I fondly remember my original days of falling in love with J-horror. There was no streaming anything back in those days, so to watch something new, I had to buy a region-free DVD player and take gambles on movies I imported from YesAsia.com. Yeah, I’m old.
That said, Japanese horror is still alive and well even if the J-horror craze has faded (and not all of them feature girls with long black hair hanging in their faces!). Some of the genre’s classics still hold up really well and are well worth the rewatch. If you’re looking for new titles you’ve never seen before, those are here too.
The 8 best Japanese horror movies
I assume anyone interested in this list has probably already seen Ringu (or Ring, as it’s also sometimes called). If you haven’t, sit your ass down and watch it, because it’s the soil most of these other Japanese horror films sprouted from. Adapted from an excellent Japanese novel of the same name by Koji Suzuki, Ringu follows journalist Asakawa as he investigates strange circumstances stemming from his niece’s death. From there he finds a very strange VHS tape that will cause him to die in seven days if he cannot solve its mystery. You will never look at old wells the same way after watching this movie.
Ju-On: The Grudge (2004)
The other big film of the J-horror era, Ju-On has spawned prequel, sequels, an American remake, and a Netflix series. I’m sorry to report none of them are very good, but the original film still has some terrific moments. The Tokunaga family’s home is cursed and at first no one knows why. But when the house’s sodden history comes to light, it’s obvious they are dealing with something not of this world. Ju-On shows its age in some places and functions better as a series of scares than a fully fleshed out narrative. That said, that little boy is still creepy.

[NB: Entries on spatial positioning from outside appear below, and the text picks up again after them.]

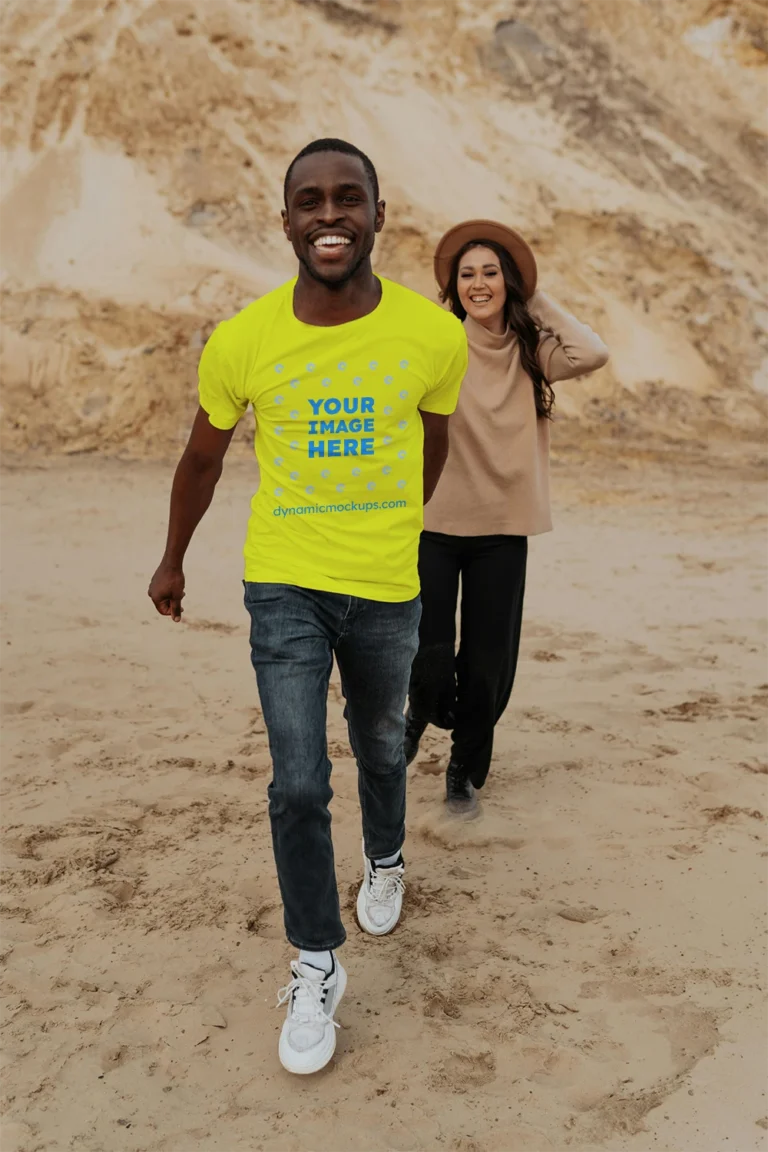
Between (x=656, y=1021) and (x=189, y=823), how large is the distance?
180 centimetres

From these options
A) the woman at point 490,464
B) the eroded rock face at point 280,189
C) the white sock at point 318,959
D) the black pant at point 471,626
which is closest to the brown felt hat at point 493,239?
the woman at point 490,464

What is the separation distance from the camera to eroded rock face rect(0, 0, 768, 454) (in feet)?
41.3

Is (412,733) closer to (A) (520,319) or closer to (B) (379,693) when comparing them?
(B) (379,693)

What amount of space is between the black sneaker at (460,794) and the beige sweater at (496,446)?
88 cm

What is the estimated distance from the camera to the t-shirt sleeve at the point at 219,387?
102 inches

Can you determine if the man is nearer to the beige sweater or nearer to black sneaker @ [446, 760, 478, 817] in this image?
the beige sweater

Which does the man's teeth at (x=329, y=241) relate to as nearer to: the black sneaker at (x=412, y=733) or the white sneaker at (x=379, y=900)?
the white sneaker at (x=379, y=900)

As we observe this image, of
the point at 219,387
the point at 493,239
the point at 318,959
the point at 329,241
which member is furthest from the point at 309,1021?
the point at 493,239

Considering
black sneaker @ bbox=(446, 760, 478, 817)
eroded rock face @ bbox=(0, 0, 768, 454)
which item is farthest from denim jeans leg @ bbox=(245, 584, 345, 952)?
eroded rock face @ bbox=(0, 0, 768, 454)

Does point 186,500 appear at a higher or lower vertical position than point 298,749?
higher

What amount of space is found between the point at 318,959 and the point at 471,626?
141 centimetres

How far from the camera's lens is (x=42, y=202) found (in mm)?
13344

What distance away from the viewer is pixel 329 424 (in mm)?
2604

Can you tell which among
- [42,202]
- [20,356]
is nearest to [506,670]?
[20,356]
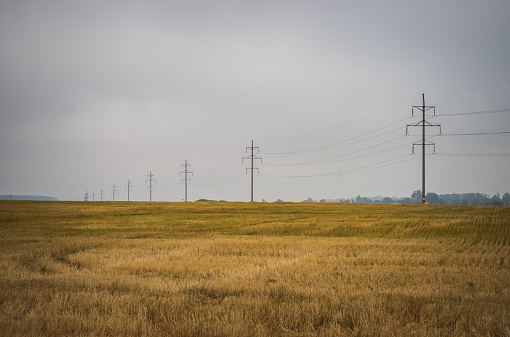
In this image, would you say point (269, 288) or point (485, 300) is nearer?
point (485, 300)

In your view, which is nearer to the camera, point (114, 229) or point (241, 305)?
point (241, 305)

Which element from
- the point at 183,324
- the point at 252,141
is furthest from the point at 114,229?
the point at 252,141

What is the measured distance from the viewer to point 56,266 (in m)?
15.8

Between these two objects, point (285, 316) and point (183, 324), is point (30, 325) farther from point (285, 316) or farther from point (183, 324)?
point (285, 316)

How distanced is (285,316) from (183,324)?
2.21 meters

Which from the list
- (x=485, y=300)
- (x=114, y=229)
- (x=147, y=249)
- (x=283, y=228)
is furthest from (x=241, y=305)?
(x=114, y=229)

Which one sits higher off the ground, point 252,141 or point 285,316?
point 252,141

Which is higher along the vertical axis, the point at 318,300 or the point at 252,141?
the point at 252,141

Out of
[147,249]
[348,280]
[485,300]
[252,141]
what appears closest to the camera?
[485,300]

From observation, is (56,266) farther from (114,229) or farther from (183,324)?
(114,229)

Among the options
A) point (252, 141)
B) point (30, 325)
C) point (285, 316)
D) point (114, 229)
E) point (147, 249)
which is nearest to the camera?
point (30, 325)

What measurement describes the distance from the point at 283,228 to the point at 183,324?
30.0 m

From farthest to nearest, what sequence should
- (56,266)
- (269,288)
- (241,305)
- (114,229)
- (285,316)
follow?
(114,229)
(56,266)
(269,288)
(241,305)
(285,316)

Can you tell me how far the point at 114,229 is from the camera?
3678 centimetres
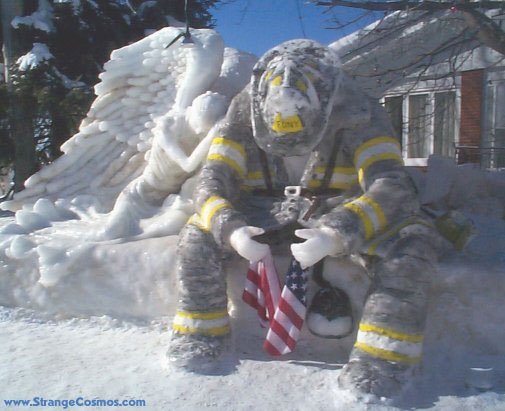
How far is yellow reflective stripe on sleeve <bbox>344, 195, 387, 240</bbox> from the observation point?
6.30ft

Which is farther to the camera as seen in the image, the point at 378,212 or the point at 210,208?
the point at 210,208

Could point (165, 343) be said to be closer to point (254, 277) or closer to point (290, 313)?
point (254, 277)

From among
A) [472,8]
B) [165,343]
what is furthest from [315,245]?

Long before Japanese horror slapped Japan with it’s long black hair, House was already there pulsing in all its psychedelic glory. Nobuhiko Obayashi’s film follows Gorgeous and her friends, Prof, Melody, Kung Fu, Mac, Sweet, and Fantasy as they go to visit her aunt in the countryside. What happens after they get there is best described as an acid-fueled fever dream. Equal parts strange and hilarious, House is not really scary, but it certainly is in a class by itself in the world of Japanese horror.
I am a huge fan of Kiyoshi Kurosawa’s films (Cure and Pulse are both must-see horror) but I chose Creepy here it’s likely lesser known among his Japanese horror catalog. Ex-detective Koichi Takakura and his wife move into a new house and discover their neighbor, Masayuki Nishino, seems a bit off. When Takakura’s old colleagues come to see him about a strange case, they find it just may have a link to the house next door. A perfect blend of crime and personal drama, Creepy has some moments you genuinely will never see coming.
Battle Royale (2000)
Anyone who’s read the source material or seen Battle Royale is understandably snarky about The Hunger Games. The two stories are quite similar: both feature corrupt governments that pit gangs of teenagers in a secluded space to fight to the death. Battle Royale is brutal in a way that The Hunger Games never could be, however (and if you want to twist the knife even further, read the superlative manga series). Battle Royale was heavily criticized in Japan upon its release for its violence, but eventually became a bestseller. One thing the film does lack is the emotional depth of the manga, but it’s still a wild ride well worth taking.
One Cut of the Dead (2019)
Most of our Japanese horror list has been serious so far, but One Cut of the Dead is anything but that. It’s gloriously low-budget, incredibly silly and fun. Even the plot is ridiculous: a small crew shooting a zombie film gets attacked by real ones. It never once tries to take itself seriously, which makes it all the better. And it stands by the title by presenting the entire film in a single take. One thing a lot of reviews say about One Cut of the Dead is that it has tremendous heart. I couldn’t agree more, which is why it’s on this list!
Cold Fish (2011)
Nobuyuki Shamoto leads a bleak life: a monotonous job at a fish shop, a rebellious daughter, and a cowed wife. When he meets Yukio Murata, the owner of another fish shop in town, the two become fast friends. But Murata is a serial killer and Shamoto is quickly ensnared in his web. Cold Fish is brutal and brilliant (trigger warning: there is a rape scene near the end) and not for the thin-skinned. But if you can handle its intensity, it is an incredible horror film.
I can’t believe Audition came out 21 years ago and still summons dread when I think about it. Director Takashi Miike takes us to meet Shigeharu Aoyama, a widower decides he’s ready to try his hand at love again. He goes about it in a shifty way: by holding a fake audition for a leading lady with some help from a film industry friend. He meets Asami, a stunning woman who seems like the perfect, demure princess he longs for. One can’t help but kind of feel like he gets exactly what he deserves in the film’s harrowing finale.